CW: I’m writing a book for Rodale that I’m very excited about. It coalesces many unique variations that are based on what the neuroscience research has demonstrated over the decades. As far as I know, it’s the first book on training for size, strength and performance that really delves into nervous system control over your muscles. I didn’t create the science, I just put the pieces together.

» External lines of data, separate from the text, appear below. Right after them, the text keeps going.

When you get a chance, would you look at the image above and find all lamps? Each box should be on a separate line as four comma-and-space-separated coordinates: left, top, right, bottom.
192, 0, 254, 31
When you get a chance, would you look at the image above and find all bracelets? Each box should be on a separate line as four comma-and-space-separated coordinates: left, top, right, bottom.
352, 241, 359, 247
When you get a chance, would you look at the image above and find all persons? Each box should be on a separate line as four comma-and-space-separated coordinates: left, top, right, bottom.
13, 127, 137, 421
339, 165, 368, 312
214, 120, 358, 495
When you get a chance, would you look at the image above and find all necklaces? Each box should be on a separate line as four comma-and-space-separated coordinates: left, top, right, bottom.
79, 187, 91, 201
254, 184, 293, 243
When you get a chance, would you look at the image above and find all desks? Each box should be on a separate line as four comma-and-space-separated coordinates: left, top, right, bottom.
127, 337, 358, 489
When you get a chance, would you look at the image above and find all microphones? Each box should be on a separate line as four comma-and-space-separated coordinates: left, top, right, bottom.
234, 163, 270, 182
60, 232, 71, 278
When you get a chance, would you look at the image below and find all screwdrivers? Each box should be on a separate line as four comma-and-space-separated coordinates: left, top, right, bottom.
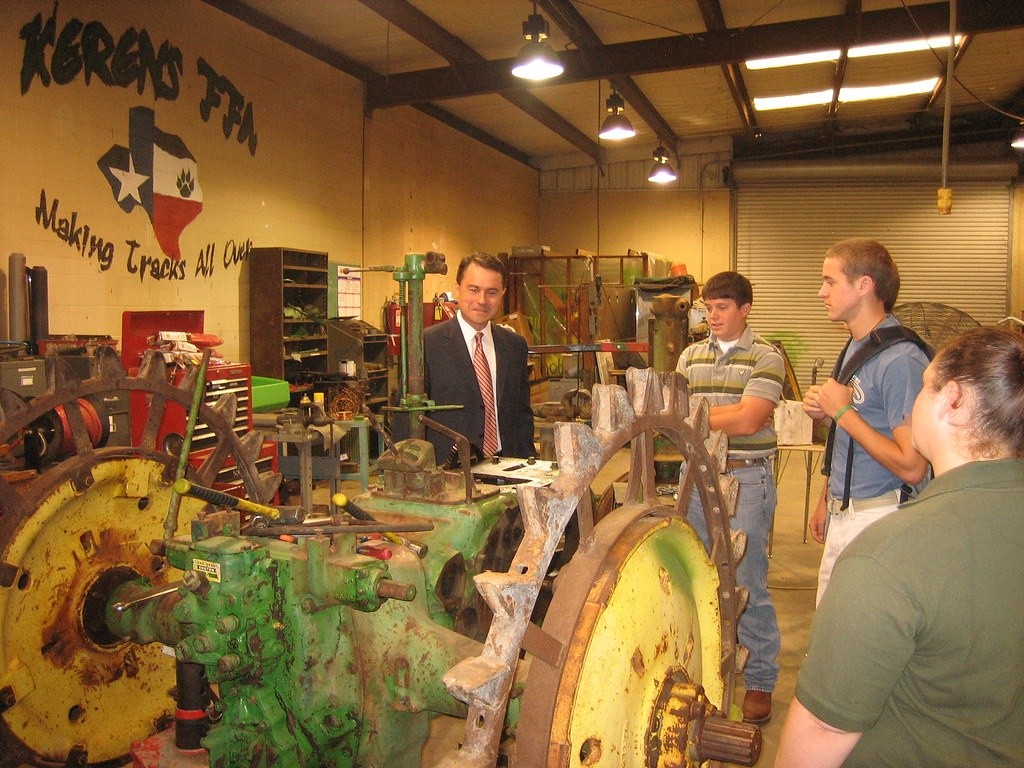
168, 352, 181, 384
356, 545, 393, 560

Mike, there’s an entire chapter on mobility and flexibility training that really encompasses some great, practical information. Most people suffer, or will suffer from shoulder, knee and low back problems. I outline tests and solutions to help you identify and overcome those limitations.
The nutritional chapter is a monster. I get into all of the hormones that you want to maximize and minimize, and I outline simple, effective ways to manipulate your own nutritional plan to take advantage of those hormones. The book will be available in mid-2008.
That’s what’s taking up most of my time, right now.
But I’m also the director of strength and conditioning for Rickson Gracie’s International Jiu-Jitsu facility in Los Angeles. Rickson’s school is one of the best in the world and working with his competition team is a real joy and honor. I’m sure many people wonder how I train his team, but there are simply too many elements to discuss. I will, however, give a brief overview of how many of the sessions are sometimes arranged.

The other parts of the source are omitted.